A) Information on specific products and dosage forms can be obtained by referring to the Tradename List (Product Index)
B) Synonyms

Regadenoson

C) Physicochemical Properties

1) Molecular Weight

a) 408.37 (Prod Info LEXISCAN(TM) IV injection, 2008)

2) pH

a) 6.3 to 7.7 (Prod Info LEXISCAN(TM) IV injection, 2008)

Storage and Stability

A) Preparation

1) Intravenous route

a) Administer regadenoson dose as a rapid intravenous injection, over approximately 10 seconds, into a peripheral vein using a 22 gauge or larger catheter or needle (Prod Info LEXISCAN(TM) IV injection, 2008)
b) Immediately follow the injection with a 5 milliliter saline flush (Prod Info LEXISCAN(TM) IV injection, 2008).
c) Administer the radionuclide myocardial perfusion imaging agent 10 to 20 seconds after the saline flush. The radionuclide may be administered into the same catheter used to administer regadenoson (Prod Info LEXISCAN(TM) IV injection, 2008).

B) Intravenous route

1) Solution

a) Store regadenoson solution at controlled room temperature, 25 degrees Celsius (77 degrees Fahrenheit); excursions permitted to 15 to 30 degrees Celsius (59 to 86 degrees Fahrenheit) (Prod Info LEXISCAN(TM) IV injection, 2008).

Adult Dosage

Normal Dosage

Intravenous route

Radionuclide myocardial perfusion study, Pharmacologic Stress

a) The recommended dose is 0.4 milligrams administered as a rapid (approximately 10 seconds) intravenous injection. Following an immediate 5 milliliter saline flush, administer the radionuclide myocardial perfusion imaging agent 10 to 20 seconds later (Prod Info LEXISCAN(TM) IV injection, 2008).

Dosage in Renal Failure

A) In studies that included patients with varying degrees of renal function (n=18) and healthy subjects (n=6), the fraction of regadenoson excreted unchanged in the urine as well as renal clearance of regadenoson were decreased with increasing degree of renal impairment (mild, creatine clearance (CrCl) 50 milliliters/minute (mL/min) or greater; moderate, CrCl 30 to less than 50 mL/min; severe, CrCl less than 30 mL/min). This led to increased elimination half-lives and AUC values compared to healthy subjects (CrCl, 80 mL/min or higher). However, as the Cmax and Vd values were similar across the groups and as the plasma concentration-time profiles were not significantly affected during the early stages following dosing, dosage adjustments are not necessary in patients with renal impairment. Regadenoson has not been evaluated in endstage renal disease patients on dialysis (Prod Info LEXISCAN(TM) IV injection, 2008).
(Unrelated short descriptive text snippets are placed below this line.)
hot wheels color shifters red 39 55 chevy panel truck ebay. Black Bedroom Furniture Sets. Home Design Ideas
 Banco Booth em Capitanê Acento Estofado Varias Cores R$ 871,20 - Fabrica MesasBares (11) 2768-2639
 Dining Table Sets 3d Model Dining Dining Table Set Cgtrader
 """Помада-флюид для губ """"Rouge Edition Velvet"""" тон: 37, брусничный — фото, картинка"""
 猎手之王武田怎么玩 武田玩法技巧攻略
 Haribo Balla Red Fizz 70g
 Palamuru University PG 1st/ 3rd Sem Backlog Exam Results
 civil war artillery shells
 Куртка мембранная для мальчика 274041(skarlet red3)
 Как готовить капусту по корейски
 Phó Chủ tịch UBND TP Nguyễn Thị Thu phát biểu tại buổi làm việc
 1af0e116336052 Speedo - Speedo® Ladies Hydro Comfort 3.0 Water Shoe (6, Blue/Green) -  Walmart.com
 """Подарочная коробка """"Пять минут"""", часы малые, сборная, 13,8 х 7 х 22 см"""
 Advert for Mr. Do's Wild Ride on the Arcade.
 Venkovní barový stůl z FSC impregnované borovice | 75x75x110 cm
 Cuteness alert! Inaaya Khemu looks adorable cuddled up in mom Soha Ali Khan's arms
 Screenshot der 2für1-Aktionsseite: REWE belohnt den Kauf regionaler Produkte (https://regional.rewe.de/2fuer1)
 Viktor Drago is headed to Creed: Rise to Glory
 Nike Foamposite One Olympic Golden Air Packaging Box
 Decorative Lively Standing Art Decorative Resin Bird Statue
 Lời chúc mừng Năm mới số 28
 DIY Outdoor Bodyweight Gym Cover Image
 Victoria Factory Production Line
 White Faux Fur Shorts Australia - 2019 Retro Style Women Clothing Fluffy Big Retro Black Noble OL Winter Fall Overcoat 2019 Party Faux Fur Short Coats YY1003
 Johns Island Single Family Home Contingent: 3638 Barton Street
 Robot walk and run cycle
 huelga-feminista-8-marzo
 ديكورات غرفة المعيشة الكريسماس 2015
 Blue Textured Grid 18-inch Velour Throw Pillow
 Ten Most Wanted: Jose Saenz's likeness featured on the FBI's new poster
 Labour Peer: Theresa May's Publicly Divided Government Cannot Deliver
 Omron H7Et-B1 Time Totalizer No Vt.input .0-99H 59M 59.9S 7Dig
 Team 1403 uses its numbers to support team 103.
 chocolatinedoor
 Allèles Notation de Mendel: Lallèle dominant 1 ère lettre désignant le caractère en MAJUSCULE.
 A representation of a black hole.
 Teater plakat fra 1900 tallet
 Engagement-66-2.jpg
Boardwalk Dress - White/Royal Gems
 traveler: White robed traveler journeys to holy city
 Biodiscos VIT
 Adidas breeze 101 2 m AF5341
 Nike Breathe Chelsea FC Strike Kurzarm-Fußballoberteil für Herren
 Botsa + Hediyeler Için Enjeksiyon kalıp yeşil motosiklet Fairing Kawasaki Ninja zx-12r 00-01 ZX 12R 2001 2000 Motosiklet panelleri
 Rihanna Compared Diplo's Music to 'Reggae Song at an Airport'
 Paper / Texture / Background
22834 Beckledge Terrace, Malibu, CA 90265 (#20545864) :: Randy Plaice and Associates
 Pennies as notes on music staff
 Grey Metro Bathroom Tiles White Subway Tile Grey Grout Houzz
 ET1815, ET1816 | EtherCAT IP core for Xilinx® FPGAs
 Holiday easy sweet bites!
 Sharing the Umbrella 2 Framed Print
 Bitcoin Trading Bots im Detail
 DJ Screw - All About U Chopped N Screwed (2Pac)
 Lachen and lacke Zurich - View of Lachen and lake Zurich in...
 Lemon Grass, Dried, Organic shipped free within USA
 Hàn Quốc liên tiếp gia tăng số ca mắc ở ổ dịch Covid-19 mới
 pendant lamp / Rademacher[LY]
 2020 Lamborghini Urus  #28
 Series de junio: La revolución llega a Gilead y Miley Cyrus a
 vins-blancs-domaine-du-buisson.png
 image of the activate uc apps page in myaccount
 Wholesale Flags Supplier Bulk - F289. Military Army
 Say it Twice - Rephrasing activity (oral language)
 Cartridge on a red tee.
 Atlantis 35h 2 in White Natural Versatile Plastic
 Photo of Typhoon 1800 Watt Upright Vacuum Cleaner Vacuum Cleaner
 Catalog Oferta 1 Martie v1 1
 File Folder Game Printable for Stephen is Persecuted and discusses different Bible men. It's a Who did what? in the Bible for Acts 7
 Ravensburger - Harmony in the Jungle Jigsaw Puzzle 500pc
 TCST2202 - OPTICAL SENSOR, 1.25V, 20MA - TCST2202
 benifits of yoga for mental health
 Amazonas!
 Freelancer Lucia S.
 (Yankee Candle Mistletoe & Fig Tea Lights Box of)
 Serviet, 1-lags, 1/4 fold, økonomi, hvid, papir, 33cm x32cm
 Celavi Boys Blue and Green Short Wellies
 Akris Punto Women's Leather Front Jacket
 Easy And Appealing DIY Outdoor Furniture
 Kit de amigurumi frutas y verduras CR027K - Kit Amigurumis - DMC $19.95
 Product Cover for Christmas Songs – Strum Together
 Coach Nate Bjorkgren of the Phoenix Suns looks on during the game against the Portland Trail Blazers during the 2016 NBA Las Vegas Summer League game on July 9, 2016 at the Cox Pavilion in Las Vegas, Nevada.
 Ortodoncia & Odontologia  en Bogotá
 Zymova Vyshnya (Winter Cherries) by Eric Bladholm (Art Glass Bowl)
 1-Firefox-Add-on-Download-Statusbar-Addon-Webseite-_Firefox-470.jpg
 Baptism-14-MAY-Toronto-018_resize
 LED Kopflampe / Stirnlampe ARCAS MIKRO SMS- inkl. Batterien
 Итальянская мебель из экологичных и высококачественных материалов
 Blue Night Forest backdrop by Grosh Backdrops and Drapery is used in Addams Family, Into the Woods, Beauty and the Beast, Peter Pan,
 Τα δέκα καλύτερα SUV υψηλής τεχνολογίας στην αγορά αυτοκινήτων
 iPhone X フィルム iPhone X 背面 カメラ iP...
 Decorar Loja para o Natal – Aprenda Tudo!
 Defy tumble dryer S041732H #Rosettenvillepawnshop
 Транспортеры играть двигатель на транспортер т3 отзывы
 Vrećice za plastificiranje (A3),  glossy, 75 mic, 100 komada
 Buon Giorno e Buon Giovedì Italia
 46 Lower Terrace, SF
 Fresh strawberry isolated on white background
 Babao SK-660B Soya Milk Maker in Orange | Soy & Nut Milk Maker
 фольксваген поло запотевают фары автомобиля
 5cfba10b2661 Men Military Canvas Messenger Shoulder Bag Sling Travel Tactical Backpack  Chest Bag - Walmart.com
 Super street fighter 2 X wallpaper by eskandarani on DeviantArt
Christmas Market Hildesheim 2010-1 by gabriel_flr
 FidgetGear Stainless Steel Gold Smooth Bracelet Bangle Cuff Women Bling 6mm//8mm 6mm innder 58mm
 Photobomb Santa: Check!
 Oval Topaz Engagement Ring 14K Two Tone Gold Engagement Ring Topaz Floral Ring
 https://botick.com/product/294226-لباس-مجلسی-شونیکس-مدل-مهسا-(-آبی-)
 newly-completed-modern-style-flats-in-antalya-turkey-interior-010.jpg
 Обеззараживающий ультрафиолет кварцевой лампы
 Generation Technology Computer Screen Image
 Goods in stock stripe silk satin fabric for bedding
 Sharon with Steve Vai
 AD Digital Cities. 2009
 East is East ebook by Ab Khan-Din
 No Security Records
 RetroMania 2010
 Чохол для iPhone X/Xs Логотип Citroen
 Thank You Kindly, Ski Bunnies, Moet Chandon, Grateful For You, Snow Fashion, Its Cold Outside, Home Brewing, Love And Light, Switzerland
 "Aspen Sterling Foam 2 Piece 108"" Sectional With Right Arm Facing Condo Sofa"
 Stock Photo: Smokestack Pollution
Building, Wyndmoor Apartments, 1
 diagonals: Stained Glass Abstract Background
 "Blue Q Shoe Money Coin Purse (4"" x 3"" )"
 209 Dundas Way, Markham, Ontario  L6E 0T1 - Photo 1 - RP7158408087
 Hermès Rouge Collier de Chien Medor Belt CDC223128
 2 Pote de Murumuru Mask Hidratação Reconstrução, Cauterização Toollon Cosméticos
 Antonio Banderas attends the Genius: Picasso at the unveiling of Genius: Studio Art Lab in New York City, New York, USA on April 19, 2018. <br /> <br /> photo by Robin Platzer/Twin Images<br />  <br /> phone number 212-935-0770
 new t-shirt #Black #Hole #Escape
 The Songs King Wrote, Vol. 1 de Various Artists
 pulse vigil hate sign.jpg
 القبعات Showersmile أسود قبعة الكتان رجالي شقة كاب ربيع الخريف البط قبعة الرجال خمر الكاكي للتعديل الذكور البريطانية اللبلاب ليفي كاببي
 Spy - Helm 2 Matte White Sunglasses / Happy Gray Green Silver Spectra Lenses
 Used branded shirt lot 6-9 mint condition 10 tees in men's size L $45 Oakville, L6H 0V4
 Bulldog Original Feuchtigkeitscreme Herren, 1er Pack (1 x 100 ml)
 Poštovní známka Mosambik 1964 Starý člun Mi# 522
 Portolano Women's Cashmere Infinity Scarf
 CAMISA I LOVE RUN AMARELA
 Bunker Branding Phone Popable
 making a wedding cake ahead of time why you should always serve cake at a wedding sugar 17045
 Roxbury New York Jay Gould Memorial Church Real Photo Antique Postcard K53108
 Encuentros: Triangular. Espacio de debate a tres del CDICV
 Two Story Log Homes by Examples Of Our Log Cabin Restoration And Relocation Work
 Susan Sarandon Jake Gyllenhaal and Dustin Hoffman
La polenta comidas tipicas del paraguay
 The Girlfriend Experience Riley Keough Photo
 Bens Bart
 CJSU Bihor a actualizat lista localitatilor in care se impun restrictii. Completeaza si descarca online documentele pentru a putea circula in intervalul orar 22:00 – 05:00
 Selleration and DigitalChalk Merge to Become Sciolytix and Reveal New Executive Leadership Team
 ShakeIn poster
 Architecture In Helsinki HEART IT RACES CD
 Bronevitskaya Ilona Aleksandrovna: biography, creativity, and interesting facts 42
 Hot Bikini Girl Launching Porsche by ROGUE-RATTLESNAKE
Dosage in Hepatic Insufficiency

A) Pharmacokinetics of regadenoson have not been evaluated in patients with hepatic impairments. However, as greater than 55% of the dose is excreted unchanged in the urine and as factors that decrease clearance are not expected to result in clinically meaningful changes following regadenoson dosing, dosage adjustments are not necessary in patients with hepatic impairment (Prod Info LEXISCAN(TM) IV injection, 2008).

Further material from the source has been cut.